I’ll say right away that you don’t even have to think about buying tickets in advance. TAPO resembles not so much a bus station as an endless city in which the offices of transport companies go beyond the horizon. And among the countless carriers, a good half carries passengers to Puebla.


The route schedule is usually written in large letters, so identifying the companies you need will not be difficult. Tickets almost everywhere cost the same - 11-13 USD, so just choose the ticket office with the smallest queue, and in about 15 minutes your bus will depart towards the treasured city.

Bus stations in Puebla

Flights from Mexico City and other cities in the country are served by 2 main bus stations in Puebla.

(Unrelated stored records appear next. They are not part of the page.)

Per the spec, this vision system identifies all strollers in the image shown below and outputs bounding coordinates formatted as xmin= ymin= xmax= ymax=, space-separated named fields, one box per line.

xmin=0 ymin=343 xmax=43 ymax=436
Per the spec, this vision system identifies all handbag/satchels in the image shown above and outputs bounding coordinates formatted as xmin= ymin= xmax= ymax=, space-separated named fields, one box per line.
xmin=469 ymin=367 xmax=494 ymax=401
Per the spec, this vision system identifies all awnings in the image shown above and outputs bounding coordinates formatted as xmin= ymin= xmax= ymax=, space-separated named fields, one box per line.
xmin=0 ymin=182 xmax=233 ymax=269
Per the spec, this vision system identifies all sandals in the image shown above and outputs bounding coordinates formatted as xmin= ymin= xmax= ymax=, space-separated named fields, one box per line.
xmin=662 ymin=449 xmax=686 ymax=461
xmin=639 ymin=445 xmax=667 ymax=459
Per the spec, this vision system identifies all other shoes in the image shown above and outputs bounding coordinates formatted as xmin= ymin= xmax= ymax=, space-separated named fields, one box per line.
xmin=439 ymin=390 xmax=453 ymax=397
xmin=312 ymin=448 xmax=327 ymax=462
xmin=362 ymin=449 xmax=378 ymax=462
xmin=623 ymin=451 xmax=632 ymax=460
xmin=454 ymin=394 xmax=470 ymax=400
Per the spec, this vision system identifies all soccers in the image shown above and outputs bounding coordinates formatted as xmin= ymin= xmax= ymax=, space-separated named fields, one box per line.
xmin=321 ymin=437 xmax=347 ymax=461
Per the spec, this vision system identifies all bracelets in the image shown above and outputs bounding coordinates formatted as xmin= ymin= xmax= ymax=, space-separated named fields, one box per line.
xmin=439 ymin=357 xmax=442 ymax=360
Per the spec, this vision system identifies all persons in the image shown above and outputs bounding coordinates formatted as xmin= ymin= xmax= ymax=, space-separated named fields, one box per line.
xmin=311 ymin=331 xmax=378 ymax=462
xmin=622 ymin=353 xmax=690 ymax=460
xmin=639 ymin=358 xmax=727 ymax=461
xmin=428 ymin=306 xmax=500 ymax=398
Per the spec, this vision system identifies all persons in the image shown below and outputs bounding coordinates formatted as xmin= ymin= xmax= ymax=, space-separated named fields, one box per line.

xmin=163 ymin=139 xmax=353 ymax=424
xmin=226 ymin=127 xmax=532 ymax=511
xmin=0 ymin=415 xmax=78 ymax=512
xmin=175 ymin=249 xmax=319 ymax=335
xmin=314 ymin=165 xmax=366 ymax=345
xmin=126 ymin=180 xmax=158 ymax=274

  • Bus station 4 Poniente, named after the street of the same name, is located in the very center of the city. From here you can easily get to the desired part of the city by public transport or taxi for a couple of dollars.
  • CAPU bus station It is located a little further, but from there a huge number of minibuses and buses go to the center. A taxi around the city will cost you no more than 10 USD.

By minibus

In addition to buses, minibuses also operate in Mexico. This is the cheapest way to get around the country, with the exception of hitchhiking, of course. A trip by minibus to Puebla from Mexico City or other cities in the country will cost about 2 times less than by bus, and the journey will not take longer.

However, the details of the trips and, most importantly, the stopping places of these minibuses seem to be a terrible secret, accessible only to Mexicans. No matter how much I looked for information about this type of transport during my trip, I could not find anything except rare announcements about the flight on the fences of houses. It's even more interesting with stops. Almost every intercity trip on a minibus ended in a garage or residential yard, at best on the outskirts of city markets.


Therefore, the only sure way to take a minibus, which I discovered for myself, is to go to the outskirts of the city in the right direction and watch for the elusive transport there. Since minibuses run frequently (every 15-30 minutes), you won't have to wait long on the road. And a sign with directions on the windshield will help you understand that the minibus goes to Puebla.

By car


Puebla - holidays with children

To understand whether you want to spend a holiday with children in Puebla, just imagine that you are going to a medium-sized Russian city, but with a warmer climate. Of course, in Puebla, as in any metropolis, there are many amusement parks, and the colonial architecture and abundance of museums may appeal to school-age children. But I wouldn’t say that visiting this city will give your kids any special impressions.